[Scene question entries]

----------------------------------------

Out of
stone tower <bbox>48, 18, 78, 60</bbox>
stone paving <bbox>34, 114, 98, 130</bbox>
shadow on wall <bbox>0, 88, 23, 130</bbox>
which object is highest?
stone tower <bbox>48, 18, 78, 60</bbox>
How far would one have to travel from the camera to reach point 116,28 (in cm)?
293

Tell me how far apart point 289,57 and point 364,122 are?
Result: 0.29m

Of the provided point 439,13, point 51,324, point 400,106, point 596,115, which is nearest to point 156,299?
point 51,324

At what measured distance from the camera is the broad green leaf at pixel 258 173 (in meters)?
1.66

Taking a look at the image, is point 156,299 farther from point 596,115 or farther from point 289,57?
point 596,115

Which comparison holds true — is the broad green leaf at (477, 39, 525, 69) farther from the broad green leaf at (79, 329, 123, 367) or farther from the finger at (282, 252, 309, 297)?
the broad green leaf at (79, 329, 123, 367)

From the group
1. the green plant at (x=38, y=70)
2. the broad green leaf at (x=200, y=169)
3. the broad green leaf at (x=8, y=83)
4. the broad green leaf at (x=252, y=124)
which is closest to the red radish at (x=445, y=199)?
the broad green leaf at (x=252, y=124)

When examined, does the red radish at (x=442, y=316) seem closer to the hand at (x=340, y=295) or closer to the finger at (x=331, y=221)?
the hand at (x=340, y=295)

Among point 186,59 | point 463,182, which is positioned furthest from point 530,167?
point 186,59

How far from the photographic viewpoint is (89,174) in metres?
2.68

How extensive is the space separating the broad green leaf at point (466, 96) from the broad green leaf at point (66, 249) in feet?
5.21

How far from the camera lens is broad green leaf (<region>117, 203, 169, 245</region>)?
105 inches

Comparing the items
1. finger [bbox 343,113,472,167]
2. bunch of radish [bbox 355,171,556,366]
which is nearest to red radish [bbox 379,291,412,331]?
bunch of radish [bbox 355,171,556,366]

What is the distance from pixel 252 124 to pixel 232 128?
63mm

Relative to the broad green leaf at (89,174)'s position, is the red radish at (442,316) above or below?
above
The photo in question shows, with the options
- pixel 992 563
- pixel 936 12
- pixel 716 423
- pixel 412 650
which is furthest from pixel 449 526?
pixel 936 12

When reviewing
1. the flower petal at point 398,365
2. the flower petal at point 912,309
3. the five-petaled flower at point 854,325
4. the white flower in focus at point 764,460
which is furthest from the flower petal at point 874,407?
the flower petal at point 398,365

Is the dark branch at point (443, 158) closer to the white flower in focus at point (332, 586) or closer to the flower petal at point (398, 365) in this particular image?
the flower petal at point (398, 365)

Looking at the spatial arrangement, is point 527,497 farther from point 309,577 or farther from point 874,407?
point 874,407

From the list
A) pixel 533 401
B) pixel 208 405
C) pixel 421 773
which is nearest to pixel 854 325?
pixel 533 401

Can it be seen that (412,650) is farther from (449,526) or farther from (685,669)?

----------------------------------------

#### Objective:
Write out, word for word, the stretch of the entries above from the line containing "Comparing the items" through the end of the entries, including both ends.

#### Solution for this task:
Comparing the items
1. finger [bbox 343,113,472,167]
2. bunch of radish [bbox 355,171,556,366]
which is nearest to red radish [bbox 379,291,412,331]?
bunch of radish [bbox 355,171,556,366]

What is the distance from pixel 252 124 to pixel 232 128?
63mm

Relative to the broad green leaf at (89,174)'s position, is the red radish at (442,316) above or below?
above
The photo in question shows, with the options
- pixel 992 563
- pixel 936 12
- pixel 716 423
- pixel 412 650
which is furthest from pixel 449 526?
pixel 936 12

When reviewing
1. the flower petal at point 398,365
2. the flower petal at point 912,309
3. the five-petaled flower at point 854,325
4. the white flower in focus at point 764,460
which is furthest from the flower petal at point 874,407?
the flower petal at point 398,365

Is the dark branch at point (443, 158) closer to the white flower in focus at point (332, 586) or closer to the flower petal at point (398, 365) in this particular image?
the flower petal at point (398, 365)

Looking at the spatial arrangement, is point 527,497 farther from point 309,577 or farther from point 874,407?
point 874,407

From the list
A) pixel 533 401
B) pixel 208 405
C) pixel 421 773
which is nearest to pixel 854 325?
pixel 533 401

Can it be seen that (412,650) is farther from (449,526) or farther from (685,669)?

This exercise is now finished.